There may be some other better explanations for why this happens though.


----------



## tugcee

http://forum.wordreference.com/showthread.php?t=958856 check it out!
 It is  about Noun Completion


----------



## gling

ok, that's very convincing- it's clear that numerals (at least in Turkish) are not nouns.

This still leaves the possibility that they are not adjectives either  
(the only reason why I mentioned noun-noun combinations was simply to make the point that not everything that describes a noun is an adjective).

But I don't know if there's a clear way to decide on this.


----------



## Revontuli

Hello Gling,

For example:

kitchen knife = mutfak bıçağı

Here the word ''kitchen'' doesn't exactly describe the second word but it ''completes'' the noun combination.In noun combinations,the first noun is ''genitival/determinative'' whereas the second one is ''defined'' noun. 

But,for example,numerals are nouns when they are used single,but ''adjectives'' when they're followed by a noun.In noun combinations,the first word still remains as noun in the combination.
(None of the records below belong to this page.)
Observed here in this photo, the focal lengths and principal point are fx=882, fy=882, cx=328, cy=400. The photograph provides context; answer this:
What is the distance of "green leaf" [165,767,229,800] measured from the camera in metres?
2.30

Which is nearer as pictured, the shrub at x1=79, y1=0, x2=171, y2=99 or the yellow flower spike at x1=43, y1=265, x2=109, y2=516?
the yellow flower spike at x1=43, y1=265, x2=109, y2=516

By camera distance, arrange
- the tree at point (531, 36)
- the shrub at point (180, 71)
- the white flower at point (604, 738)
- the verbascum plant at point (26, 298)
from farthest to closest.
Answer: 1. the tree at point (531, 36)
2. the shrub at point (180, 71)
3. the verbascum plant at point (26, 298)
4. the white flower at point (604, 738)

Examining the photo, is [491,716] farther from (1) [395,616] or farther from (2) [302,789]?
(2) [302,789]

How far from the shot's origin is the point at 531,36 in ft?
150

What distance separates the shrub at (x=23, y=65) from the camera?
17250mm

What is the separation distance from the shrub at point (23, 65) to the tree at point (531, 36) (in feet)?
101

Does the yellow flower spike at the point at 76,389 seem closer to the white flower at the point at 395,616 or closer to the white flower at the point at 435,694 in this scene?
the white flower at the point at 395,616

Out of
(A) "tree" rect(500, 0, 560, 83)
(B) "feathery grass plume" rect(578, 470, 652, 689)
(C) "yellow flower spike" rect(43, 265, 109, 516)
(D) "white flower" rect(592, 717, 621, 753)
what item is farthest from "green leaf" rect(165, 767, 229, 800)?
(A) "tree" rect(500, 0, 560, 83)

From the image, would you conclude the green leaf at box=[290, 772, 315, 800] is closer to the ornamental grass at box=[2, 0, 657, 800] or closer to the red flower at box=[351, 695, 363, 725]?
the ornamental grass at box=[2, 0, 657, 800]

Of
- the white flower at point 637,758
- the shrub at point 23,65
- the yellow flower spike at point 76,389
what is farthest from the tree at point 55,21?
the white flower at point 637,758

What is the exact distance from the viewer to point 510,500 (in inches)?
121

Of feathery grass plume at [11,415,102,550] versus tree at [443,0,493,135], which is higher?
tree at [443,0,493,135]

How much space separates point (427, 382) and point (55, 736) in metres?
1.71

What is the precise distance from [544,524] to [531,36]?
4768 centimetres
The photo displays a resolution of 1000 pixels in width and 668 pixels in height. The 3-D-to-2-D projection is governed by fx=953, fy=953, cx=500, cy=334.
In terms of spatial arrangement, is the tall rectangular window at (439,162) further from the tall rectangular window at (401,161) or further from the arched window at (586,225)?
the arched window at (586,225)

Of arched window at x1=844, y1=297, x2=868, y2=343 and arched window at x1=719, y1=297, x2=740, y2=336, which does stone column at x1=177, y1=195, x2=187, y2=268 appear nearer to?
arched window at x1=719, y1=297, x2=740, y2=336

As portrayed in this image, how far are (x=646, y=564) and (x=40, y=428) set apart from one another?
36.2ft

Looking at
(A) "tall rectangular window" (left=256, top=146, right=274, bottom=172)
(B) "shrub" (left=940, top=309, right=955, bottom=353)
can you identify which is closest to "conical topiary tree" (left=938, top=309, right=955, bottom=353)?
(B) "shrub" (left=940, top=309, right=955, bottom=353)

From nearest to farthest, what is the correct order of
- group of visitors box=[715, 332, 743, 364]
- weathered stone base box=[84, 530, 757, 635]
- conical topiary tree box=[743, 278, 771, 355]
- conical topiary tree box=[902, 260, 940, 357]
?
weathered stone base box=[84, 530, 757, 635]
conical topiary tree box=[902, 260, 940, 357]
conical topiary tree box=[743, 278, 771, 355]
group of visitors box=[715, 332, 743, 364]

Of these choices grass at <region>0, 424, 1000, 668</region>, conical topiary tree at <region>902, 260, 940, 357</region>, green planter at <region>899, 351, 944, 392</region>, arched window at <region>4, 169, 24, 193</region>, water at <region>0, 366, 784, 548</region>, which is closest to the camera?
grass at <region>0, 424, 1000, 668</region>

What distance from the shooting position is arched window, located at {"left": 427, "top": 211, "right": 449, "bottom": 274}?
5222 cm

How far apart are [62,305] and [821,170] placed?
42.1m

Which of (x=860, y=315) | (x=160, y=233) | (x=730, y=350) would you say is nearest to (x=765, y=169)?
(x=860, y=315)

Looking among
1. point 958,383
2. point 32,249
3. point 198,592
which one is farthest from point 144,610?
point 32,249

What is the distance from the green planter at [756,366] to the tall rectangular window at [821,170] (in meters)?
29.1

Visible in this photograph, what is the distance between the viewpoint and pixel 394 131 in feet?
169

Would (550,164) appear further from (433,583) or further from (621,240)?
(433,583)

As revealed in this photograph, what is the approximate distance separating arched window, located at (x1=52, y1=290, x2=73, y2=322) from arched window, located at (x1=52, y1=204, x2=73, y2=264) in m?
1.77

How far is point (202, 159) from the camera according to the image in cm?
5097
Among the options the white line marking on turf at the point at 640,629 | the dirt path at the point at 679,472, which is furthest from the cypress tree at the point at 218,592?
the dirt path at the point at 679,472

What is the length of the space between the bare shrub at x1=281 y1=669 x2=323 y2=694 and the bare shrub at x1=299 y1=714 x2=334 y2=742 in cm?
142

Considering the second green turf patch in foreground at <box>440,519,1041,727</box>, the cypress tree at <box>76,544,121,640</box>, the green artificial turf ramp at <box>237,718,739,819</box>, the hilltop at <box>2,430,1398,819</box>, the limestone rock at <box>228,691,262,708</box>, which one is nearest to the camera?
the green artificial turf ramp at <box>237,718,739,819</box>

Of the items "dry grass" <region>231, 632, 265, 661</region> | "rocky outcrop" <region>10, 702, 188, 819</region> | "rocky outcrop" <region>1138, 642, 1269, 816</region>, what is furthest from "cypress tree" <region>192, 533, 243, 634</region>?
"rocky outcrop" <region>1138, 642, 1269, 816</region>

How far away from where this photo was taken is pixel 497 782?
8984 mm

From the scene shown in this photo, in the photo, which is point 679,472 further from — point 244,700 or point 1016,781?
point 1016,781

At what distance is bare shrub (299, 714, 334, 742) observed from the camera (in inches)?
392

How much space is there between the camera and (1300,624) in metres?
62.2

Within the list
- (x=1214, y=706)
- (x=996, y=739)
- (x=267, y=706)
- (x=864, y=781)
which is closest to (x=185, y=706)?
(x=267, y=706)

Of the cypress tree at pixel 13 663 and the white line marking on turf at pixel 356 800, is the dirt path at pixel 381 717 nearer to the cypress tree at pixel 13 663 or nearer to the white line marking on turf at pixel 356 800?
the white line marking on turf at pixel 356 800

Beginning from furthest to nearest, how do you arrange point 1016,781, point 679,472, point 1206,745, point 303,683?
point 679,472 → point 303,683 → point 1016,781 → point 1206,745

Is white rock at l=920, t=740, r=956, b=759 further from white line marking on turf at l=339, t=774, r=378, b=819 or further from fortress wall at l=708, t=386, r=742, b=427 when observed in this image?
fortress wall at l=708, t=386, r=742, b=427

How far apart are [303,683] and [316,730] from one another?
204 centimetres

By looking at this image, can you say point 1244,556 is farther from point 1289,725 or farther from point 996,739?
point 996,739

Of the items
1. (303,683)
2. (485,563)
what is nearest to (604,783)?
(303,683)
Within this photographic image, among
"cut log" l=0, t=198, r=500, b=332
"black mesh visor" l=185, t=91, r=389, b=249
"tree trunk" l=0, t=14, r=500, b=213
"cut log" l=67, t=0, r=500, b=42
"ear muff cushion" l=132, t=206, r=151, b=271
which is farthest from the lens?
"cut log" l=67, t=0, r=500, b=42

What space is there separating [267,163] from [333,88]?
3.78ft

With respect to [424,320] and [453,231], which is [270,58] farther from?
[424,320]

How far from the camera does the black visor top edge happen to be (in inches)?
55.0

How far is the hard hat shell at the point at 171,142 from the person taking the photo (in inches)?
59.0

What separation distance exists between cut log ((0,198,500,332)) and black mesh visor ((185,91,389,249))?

But adjectives,which are descriptive words,become adjectives and then we call these ''adjectival combinations'':

two => noun
*two* girls =>  adjective

red => noun
*red* car => adjective

So what determines if numerals are noun or not is how they're used.


----------



## tugcee

Or a noun completion shows what something is made of.

 Wooden leg: Tahta bacak   leg is made of wood
 Golden watch: Altın saat    watch is made of golden
 Türk malı saat (watch) :watch made in Turkey   ---it shows where it was made


----------